We also quantified mRNA transcriptome wide using Affymetrix microarrays. We found that miR-92a targets with the 3′ motif (Figure 4B) were significantly upregulated after miR-92a depletion compared to genes not identified as miR-92a targets by CLASH (p < 1 × 10−6; Figures 5D and S5). Furthermore, mRNAs predicted to base pair with the 3′ end of miR-92a only (Figure 3B, cluster IV) are upregulated with respect to nontarget genes (p < 1 × 10−5). Although genes containing a miR-92a 7-mer seed match were upregulated relative to control, genes containing both a seed match and a cluster IV CLASH target were upregulated twice as highly (p = 0.003). Finally, genes containing a cluster IV CLASH target and no seed match were upregulated relative to genes containing neither a CLASH target nor a seed match (p = 0.007).

Figure S5.

Figure S5

Experimental Validation of CLASH Identified miR-92a Targets, Related to Figure 5

Changes in mRNA abundance upon miR-92a depletion in PTH-AGO1-HEK293 cells, measured by Affymetrix microarrays.
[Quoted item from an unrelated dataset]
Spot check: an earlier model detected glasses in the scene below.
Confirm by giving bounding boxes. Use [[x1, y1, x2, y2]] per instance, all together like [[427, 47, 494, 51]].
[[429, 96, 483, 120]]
The performance of various classes of miR-92a targets identified in CLASH analyses, and targets containing the miR-92a motif, are compared to transcripts containing a match to the miR-92a 7-mer seed sequence (positive control), to random transcripts, and to targets lacking a match to the miR-92a 7-mer seed (negative control). The left and right edge of the box represent 25th and 75th percentile, respectively. The ends of the whiskers show the minimum and maximum values of the data.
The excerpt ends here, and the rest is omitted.